INSTRUCTIONS FOR THE TASK: Update the listing below by replacing every occurrence of "photographer's position" with "camera position", leaving everything else unchanged.

SUPPLIED INFORMATION:
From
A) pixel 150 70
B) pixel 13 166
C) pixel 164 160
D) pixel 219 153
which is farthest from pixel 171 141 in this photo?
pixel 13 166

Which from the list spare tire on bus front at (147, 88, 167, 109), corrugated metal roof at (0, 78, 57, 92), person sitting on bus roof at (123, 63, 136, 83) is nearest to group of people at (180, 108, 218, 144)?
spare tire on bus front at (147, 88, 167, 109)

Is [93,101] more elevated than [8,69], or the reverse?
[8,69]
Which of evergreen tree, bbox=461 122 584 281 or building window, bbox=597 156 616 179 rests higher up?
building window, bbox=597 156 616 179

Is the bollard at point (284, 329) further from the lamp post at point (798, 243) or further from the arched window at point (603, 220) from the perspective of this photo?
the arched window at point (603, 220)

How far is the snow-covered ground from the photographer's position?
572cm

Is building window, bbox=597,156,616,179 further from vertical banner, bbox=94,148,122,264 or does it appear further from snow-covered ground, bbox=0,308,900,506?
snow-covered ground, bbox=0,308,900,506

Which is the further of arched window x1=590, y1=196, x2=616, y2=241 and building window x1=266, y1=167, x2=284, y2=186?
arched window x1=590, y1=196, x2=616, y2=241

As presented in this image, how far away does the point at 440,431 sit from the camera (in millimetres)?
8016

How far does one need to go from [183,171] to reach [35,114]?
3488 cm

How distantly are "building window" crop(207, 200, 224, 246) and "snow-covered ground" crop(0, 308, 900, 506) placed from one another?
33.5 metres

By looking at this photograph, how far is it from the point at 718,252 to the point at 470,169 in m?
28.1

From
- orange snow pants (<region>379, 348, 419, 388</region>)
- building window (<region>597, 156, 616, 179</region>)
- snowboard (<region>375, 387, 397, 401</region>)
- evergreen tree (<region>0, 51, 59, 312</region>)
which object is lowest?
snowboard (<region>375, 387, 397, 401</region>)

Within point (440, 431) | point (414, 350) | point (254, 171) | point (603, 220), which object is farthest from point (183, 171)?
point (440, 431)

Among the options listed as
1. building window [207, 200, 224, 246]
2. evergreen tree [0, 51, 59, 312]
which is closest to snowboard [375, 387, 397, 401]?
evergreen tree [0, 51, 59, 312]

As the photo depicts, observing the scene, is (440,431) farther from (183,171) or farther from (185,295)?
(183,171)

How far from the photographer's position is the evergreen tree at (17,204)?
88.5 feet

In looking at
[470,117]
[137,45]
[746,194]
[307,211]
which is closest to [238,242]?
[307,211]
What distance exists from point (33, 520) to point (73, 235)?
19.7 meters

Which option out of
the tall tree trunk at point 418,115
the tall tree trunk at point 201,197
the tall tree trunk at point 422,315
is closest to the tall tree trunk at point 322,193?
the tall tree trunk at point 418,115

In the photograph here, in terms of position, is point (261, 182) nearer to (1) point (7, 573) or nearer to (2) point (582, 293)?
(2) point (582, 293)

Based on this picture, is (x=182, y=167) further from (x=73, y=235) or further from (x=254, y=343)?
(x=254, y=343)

RESULT:
From
A) pixel 150 70
B) pixel 13 166
C) pixel 164 160
D) pixel 219 153
which is farthest from pixel 171 141 in this photo?
pixel 13 166

Which from the list spare tire on bus front at (147, 88, 167, 109), corrugated metal roof at (0, 78, 57, 92), person sitting on bus roof at (123, 63, 136, 83) is nearest to group of people at (180, 108, 218, 144)?
spare tire on bus front at (147, 88, 167, 109)

Is [93,101] more elevated than [8,69], or the reverse?
[8,69]
Which of evergreen tree, bbox=461 122 584 281 or building window, bbox=597 156 616 179 rests higher up?
building window, bbox=597 156 616 179

Is the bollard at point (284, 329) further from the lamp post at point (798, 243) or further from the arched window at point (603, 220) from the perspective of this photo?
the arched window at point (603, 220)

How far is the snow-covered ground from the camera position?
572cm

Is building window, bbox=597,156,616,179 further from vertical banner, bbox=94,148,122,264 or does it appear further from snow-covered ground, bbox=0,308,900,506?
snow-covered ground, bbox=0,308,900,506

Which is the further of arched window x1=590, y1=196, x2=616, y2=241 and building window x1=266, y1=167, x2=284, y2=186?
arched window x1=590, y1=196, x2=616, y2=241

As presented in this image, how far away does the point at 440,431 sit from the camera (in millimetres)?
8016

How far does one need to go from [183,171] to reach [35,114]?
3488 cm

How distantly are "building window" crop(207, 200, 224, 246) and "snow-covered ground" crop(0, 308, 900, 506) placed from one another?
33.5 metres

By looking at this photograph, how far is it from the point at 718,252 to the point at 470,169 in m?
28.1

From
- orange snow pants (<region>379, 348, 419, 388</region>)
- building window (<region>597, 156, 616, 179</region>)
- snowboard (<region>375, 387, 397, 401</region>)
- evergreen tree (<region>0, 51, 59, 312</region>)
which object is lowest?
snowboard (<region>375, 387, 397, 401</region>)

Within point (440, 431) | point (414, 350) | point (254, 171) | point (603, 220), which object is farthest from point (183, 171)?
point (440, 431)

Among the options listed as
1. building window [207, 200, 224, 246]
2. evergreen tree [0, 51, 59, 312]
which is closest to snowboard [375, 387, 397, 401]?
evergreen tree [0, 51, 59, 312]

As the photo depicts, observing the scene, is (440,431) farther from (183,171) or farther from (185,295)?
(183,171)

How far from the camera position is the evergreen tree at (17,204)?
88.5 feet

In looking at
[470,117]
[137,45]
[746,194]
[307,211]
which is closest to [238,242]?
[307,211]
What distance exists from point (33, 520) to point (73, 235)?
19.7 meters

Which option out of
the tall tree trunk at point 418,115
the tall tree trunk at point 201,197
the tall tree trunk at point 422,315
is closest to the tall tree trunk at point 322,193?
the tall tree trunk at point 418,115

In the photograph here, in terms of position, is point (261, 182) nearer to (1) point (7, 573) or nearer to (2) point (582, 293)?
(2) point (582, 293)

Based on this picture, is (x=182, y=167) further from (x=73, y=235) or further from (x=254, y=343)?
(x=254, y=343)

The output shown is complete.